Sponsored by: Spokane Society
Speaker: Dr. Owen Doonan, California State University – Northridge
Title: Theater of War: Performing Power on the city wall of Ancient Sinope
Abstract: This talk considers the particular case study of the Sinope fortifications in light of broader evidence for the relationship between theater and war in Greek culture. Aeneas Tacticus, How to Survive under Siege (40.4-5) recounts a vivid episode in which the women of Sinope fooled the invading satrap Datames into believing they were male soldiers. The women dressed in armor and clanged pots and pans to deceive the enemy into thinking that the city was protected by a much larger force than they had.

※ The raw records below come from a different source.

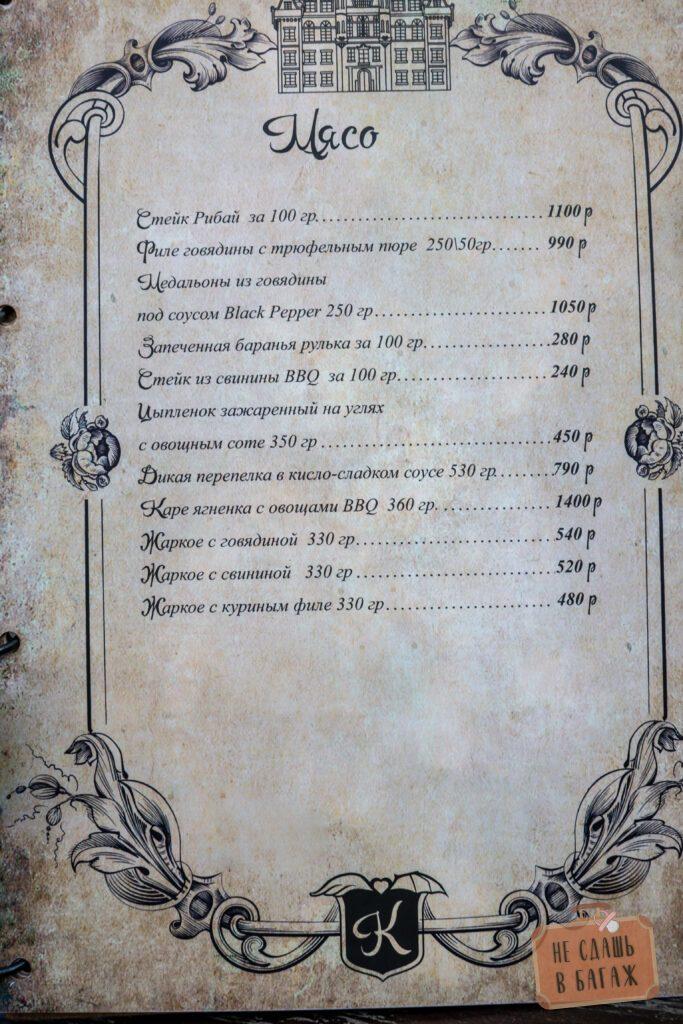 Крылья Абрау меню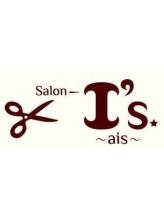 サロン アイズ(salon I's)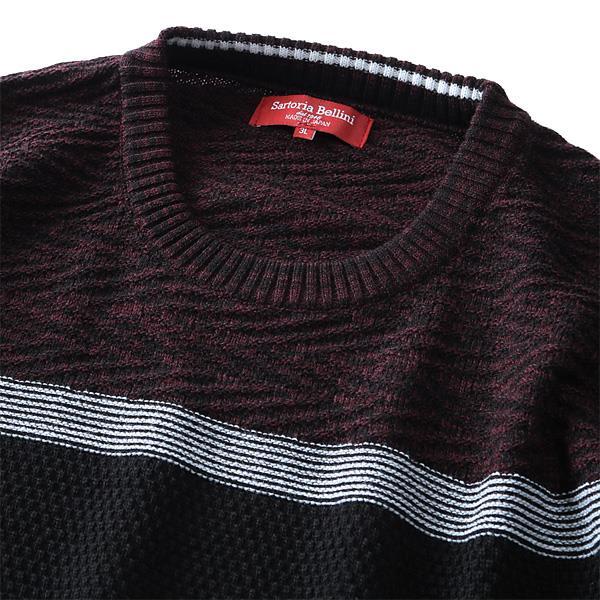 大きいサイズ メンズ SARTORIA BELLINI 日本製 国産ウール混編柄ボーダークルーネックセーター made in japan 秋冬新作 82102601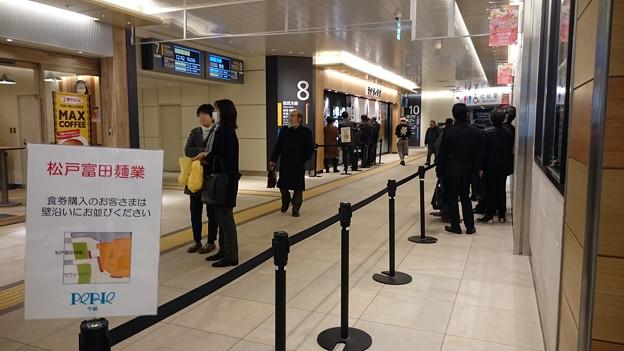 富田の行列 [JR 千葉駅]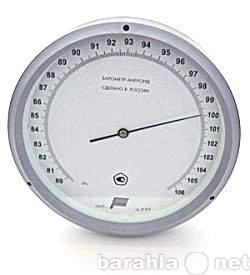 Продам: Барометр БАММ-1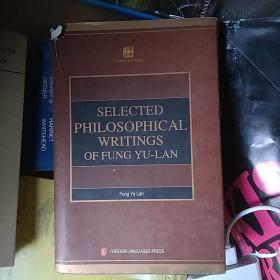 冯友兰哲学文集(英文版)SELECTED PHILOSOPHICAL WRITINGS OF FUNG YU-LAN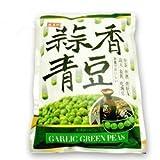 Shengxiangzhen Garlic Green Peas 8.46oz (Pack of 2)
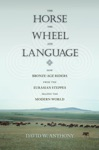 The Horse The Wheel And Language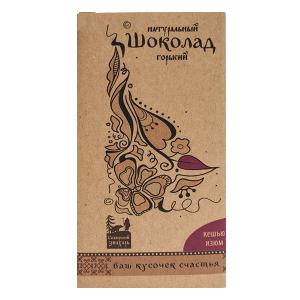 Шоколад натуральный, КЕШЬЮ и ИЗЮМ, 100 гр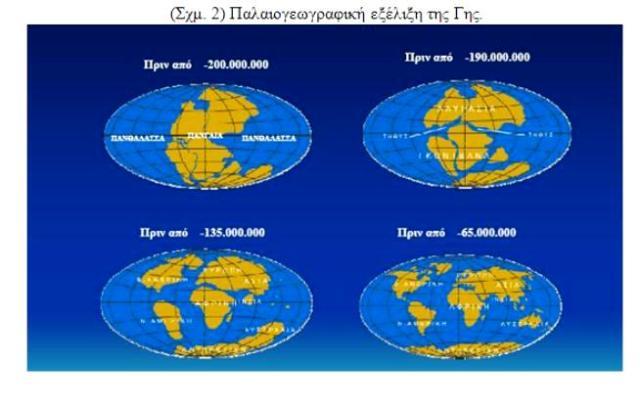 Από τον χωρισμό των 2 «υπερ-ήπειρων» σχηματίσθηκε η θάλασσα παλαιο-Τηθύς που εκτείνονταν από την Κίνα μέχρι το Γιβραλτάρ.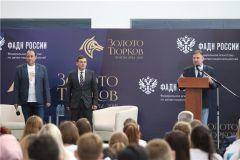 В столице Чувашии начал работу IV Всероссийский форум тюркской молодежи «Золото тюрков» 550 лет Чебоксарам Чебоксары-550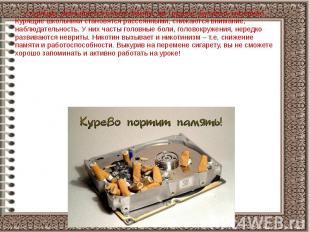 У курящих уменьшается объем памяти, им труднее заучивать материал. Курящие школь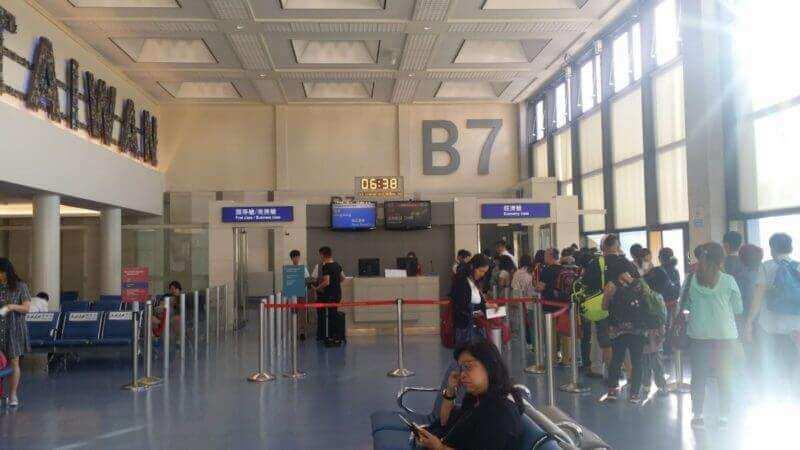 Asia Miles | Avios 倉促出發時的換機票規劃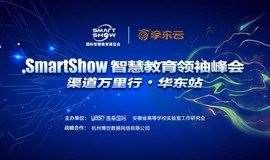 SmartShow智慧教育领袖峰会 ·渠道万里行华东站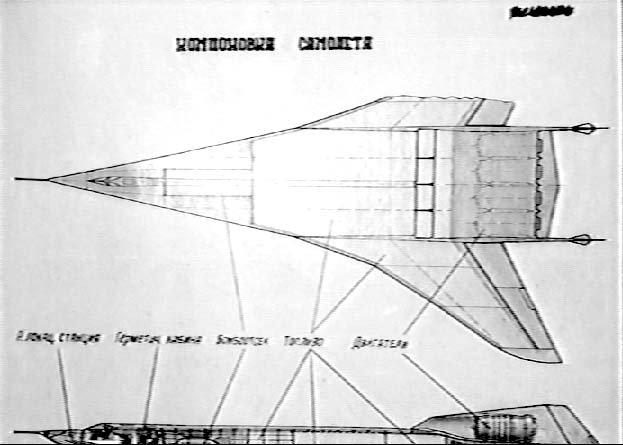 Бомбардировщик-летающая лодка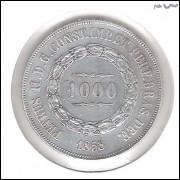 1858 - 1000 Réis, prata, soberba, Brasil-Império, Dom Pedro II.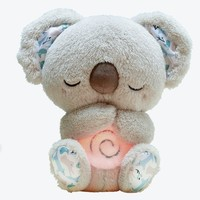 auby 澳贝 婴儿考拉安抚玩具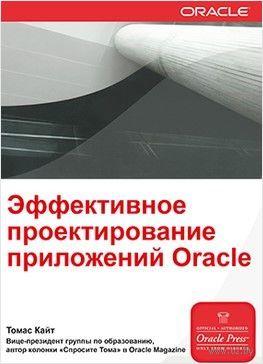 Эффективное проектирование приложений Oracle — фото, картинка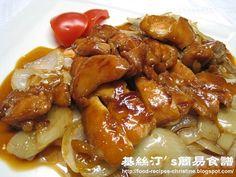 Teriyaki Chicken Recipe (Classic Japanese Cuisine) from Christine's Recipes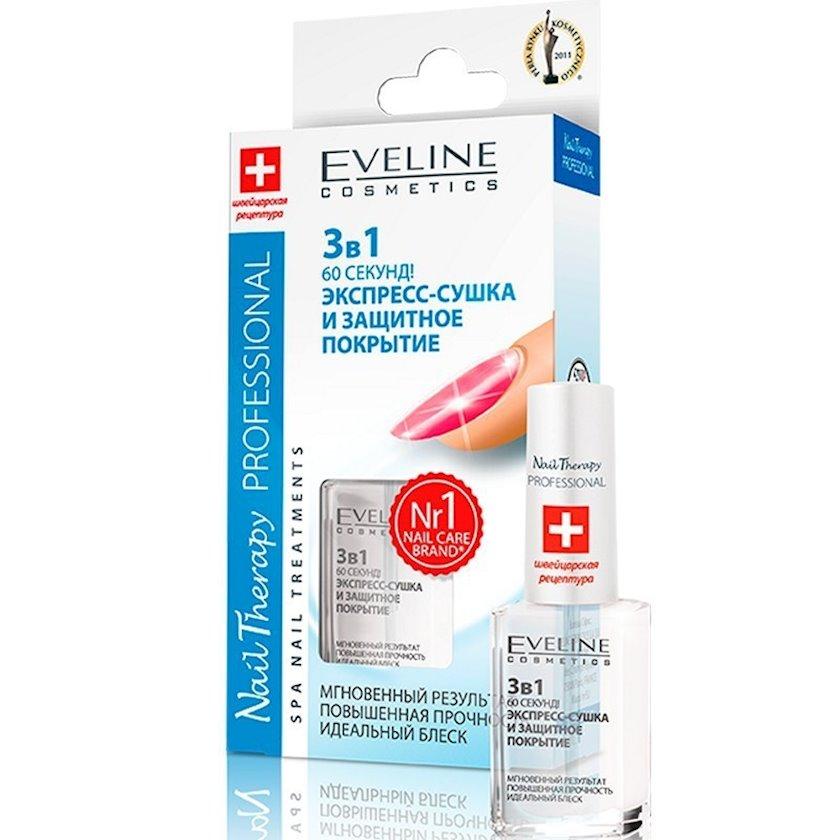 Qurutma və mükəmməl parıltı üçün vasitə Eveline Nail Therapy Professional 3-1-də 12 ml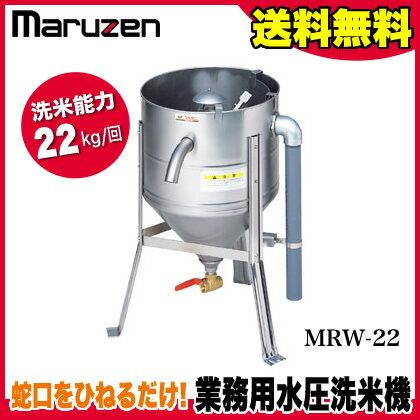 業務用 マルゼン 水圧 洗米機 洗米器 MRW-22 【メーカー直送/代引不可】【 maruzen お米 洗う 米研 大量 簡単 】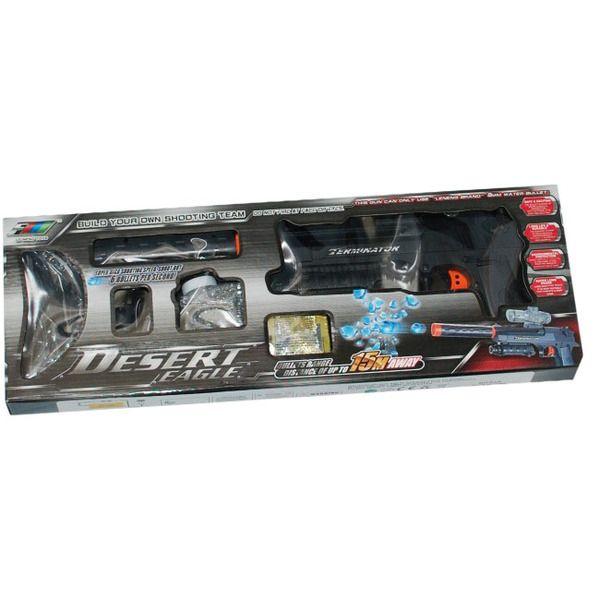 Set Arma (amortizor de zgomot+ochelari)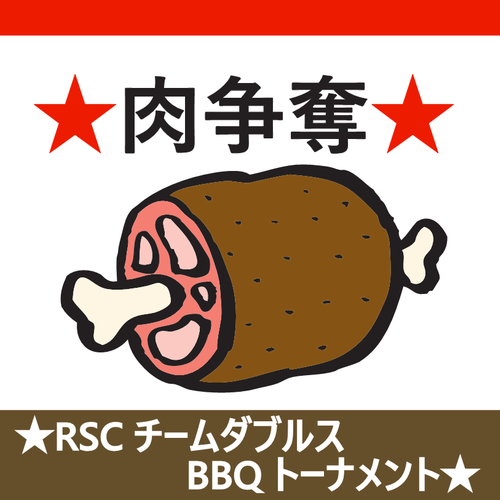 ★肉争奪★RSCチームダブルス★BBQトーナメント★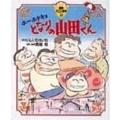 徳間アニメ絵本22 ホーホケキョとなりの山田くん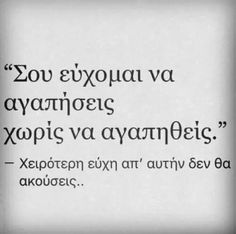 Greek quotes Epic Quotes, My Life Quotes, Sex Quotes, Tumblr Quotes, Movie Quotes, Qoutes, Greek Language, Greek Quotes, Picture Quotes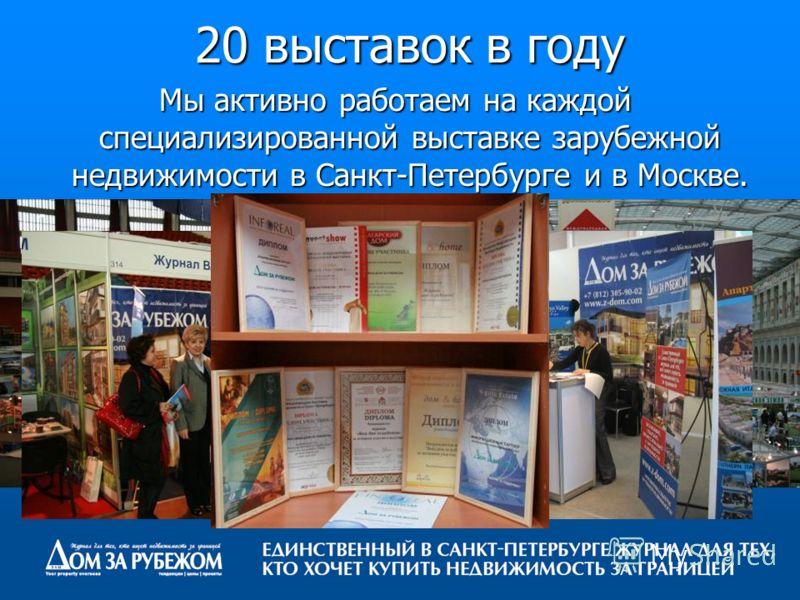 20 выставок в году Мы активно работаем на каждой специализированной выставке зарубежной недвижимости в Санкт-Петербурге и в Москве.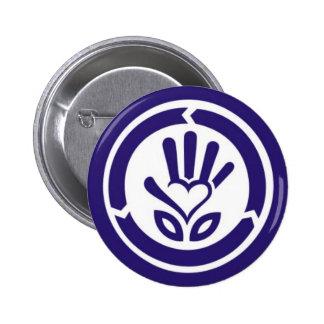 HF Stuff 2 Inch Round Button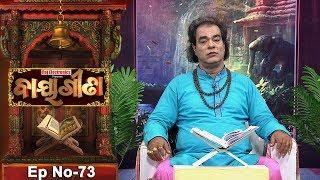 Baya Gita   Pandit Jitu Dash  Full Ep 73  15th Nov 2018  Odia Spiritual Show  Tarang TV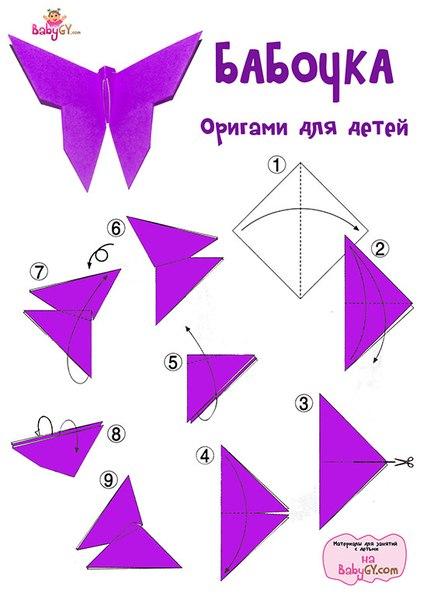 Как сделать из бумаги оригами для начинающих 10
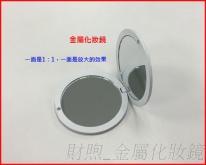 廠家製作 高檔 金屬化妝鏡 鋅合金雙面折疊鏡子 可放LOGO 廣告促銷禮品 金屬鏡子
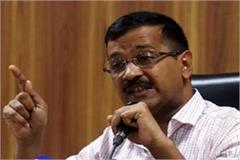 arvind kejriwal is a big target on adityanath said do not handle taj mahal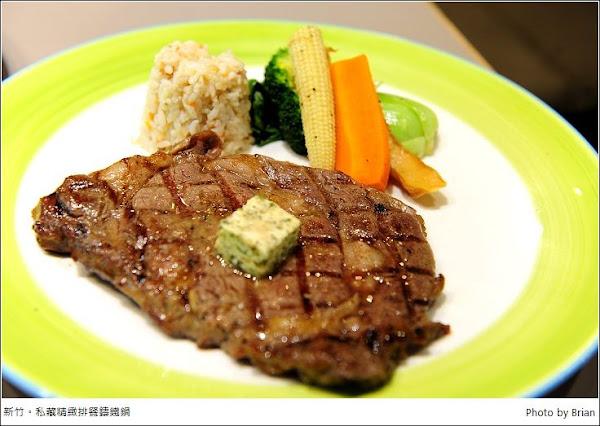 新竹三民路私藏精緻排餐鑄鐵鍋。新推出脆皮春雞、熟成牛排買一送一讓你外帶回家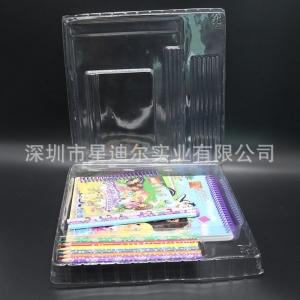 文具吸塑包装盒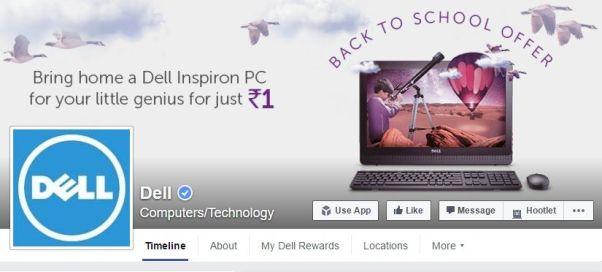 Dell brand Page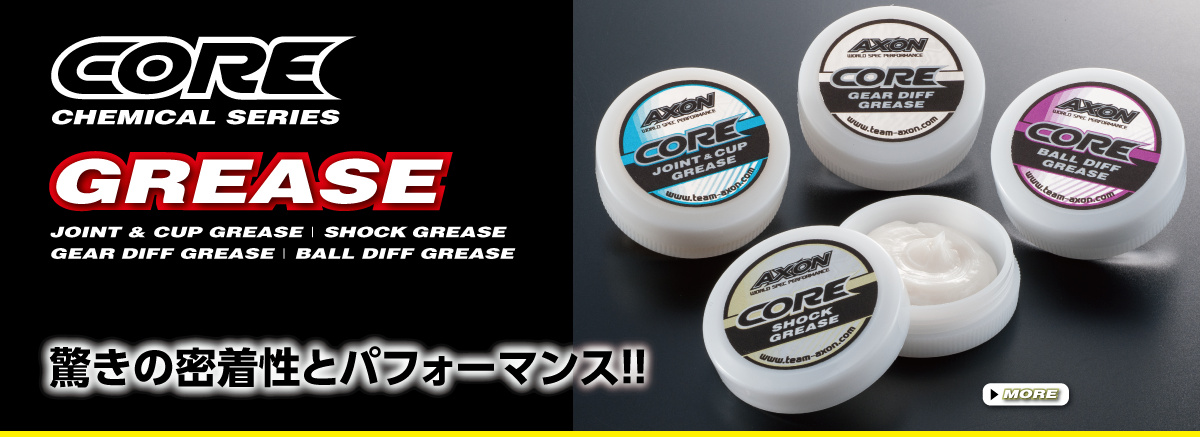 AXON CORE CHEMICAL SEREIS CORE SHOCK GREASE CORE GEAR DIFF GREASE CORE BALL DIFF GREASE JOINT&CUP GREASE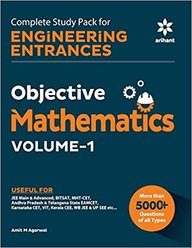 Objective Mathematics Vol 1 Complete Study Pack For Engineering Entrances : Code B048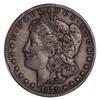 1879-CC Morgan Silver Dollar - Circulated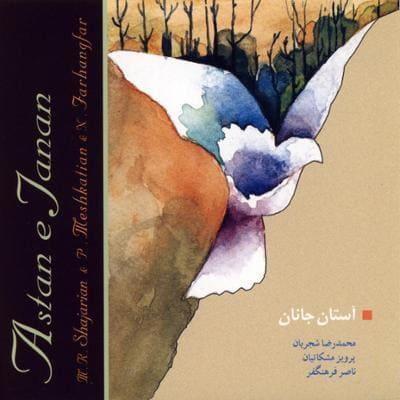 دانلود آلبوم آستان جانان محمدرضا شجریان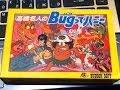 高橋名人のBUGってハニー (ファミコン) 音楽 / Takahashi Meijin no Bug-tte Honey (…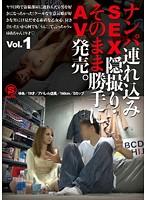 ナンパ連れ込みSEX隠し撮り・そのまま勝手にAV発売。Vol.1 ダウンロード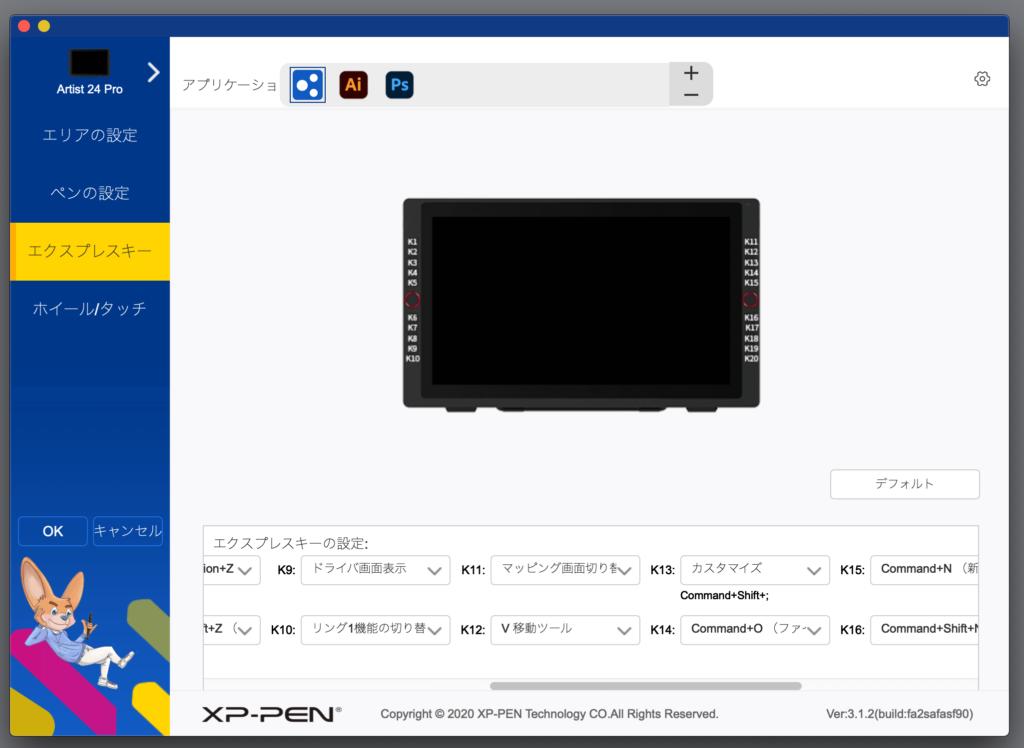XP-PENのエクスプレスキー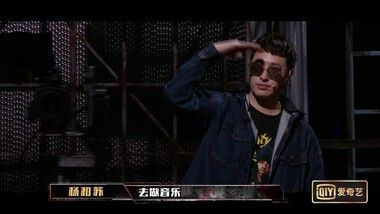 The Rap of China 2019 Episode 9: Part 1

The importance of ancient fortification walls derived from the creation of a stage on which power could be performed as much as from their function as defensive infrastructure. A generation or two after the brave women of Sinope turned back Datames an impressive wall complete with large towers, catapult and arrow ports furnished with swinging shutter doors replaced the humble stone and mud brick construction on which they had promenaded. The wall impressed Strabo, who pronounced the town “beautifully walled” among other praise (Strabo, Geogr. XII.iii.11). The dynamic new wall set a dynamic stage for warfare in the Hellenistic age complete with surprise entrances, noisy and dramatic attacks, earth shaking catapults. The defenses failed but once in the rough and tumble world of Hellenistic warfare.